● **EXERCISE DETAILS**
An exact copy is needed of each line from the one including "The researchers measured anti-SARS-CoV-2" through the last line of the entries, both ends counted, with nothing added.

Collected data entries

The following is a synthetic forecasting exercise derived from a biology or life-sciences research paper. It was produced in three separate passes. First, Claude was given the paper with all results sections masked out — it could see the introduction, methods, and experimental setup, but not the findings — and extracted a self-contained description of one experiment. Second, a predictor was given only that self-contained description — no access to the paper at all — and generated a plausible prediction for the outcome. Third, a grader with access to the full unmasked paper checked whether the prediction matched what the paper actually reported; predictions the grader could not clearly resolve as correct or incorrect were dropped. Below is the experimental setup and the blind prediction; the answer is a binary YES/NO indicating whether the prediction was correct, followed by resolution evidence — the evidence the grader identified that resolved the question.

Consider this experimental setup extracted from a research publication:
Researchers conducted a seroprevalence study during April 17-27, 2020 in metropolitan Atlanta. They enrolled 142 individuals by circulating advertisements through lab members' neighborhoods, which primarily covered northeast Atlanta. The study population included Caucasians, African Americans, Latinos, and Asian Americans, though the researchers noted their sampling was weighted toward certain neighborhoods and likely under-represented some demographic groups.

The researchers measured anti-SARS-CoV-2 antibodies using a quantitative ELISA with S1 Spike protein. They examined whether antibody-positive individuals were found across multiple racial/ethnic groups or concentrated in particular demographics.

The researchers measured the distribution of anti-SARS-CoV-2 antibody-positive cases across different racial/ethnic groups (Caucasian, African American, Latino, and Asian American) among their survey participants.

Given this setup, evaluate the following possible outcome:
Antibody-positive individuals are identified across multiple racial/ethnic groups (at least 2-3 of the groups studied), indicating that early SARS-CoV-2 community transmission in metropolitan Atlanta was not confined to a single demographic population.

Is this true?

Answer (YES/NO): YES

● **TASK ANSWER**
The researchers measured anti-SARS-CoV-2 antibodies using a quantitative ELISA with S1 Spike protein. They examined whether antibody-positive individuals were found across multiple racial/ethnic groups or concentrated in particular demographics.

The researchers measured the distribution of anti-SARS-CoV-2 antibody-positive cases across different racial/ethnic groups (Caucasian, African American, Latino, and Asian American) among their survey participants.

Given this setup, evaluate the following possible outcome:
Antibody-positive individuals are identified across multiple racial/ethnic groups (at least 2-3 of the groups studied), indicating that early SARS-CoV-2 community transmission in metropolitan Atlanta was not confined to a single demographic population.

Is this true?

Answer (YES/NO): YES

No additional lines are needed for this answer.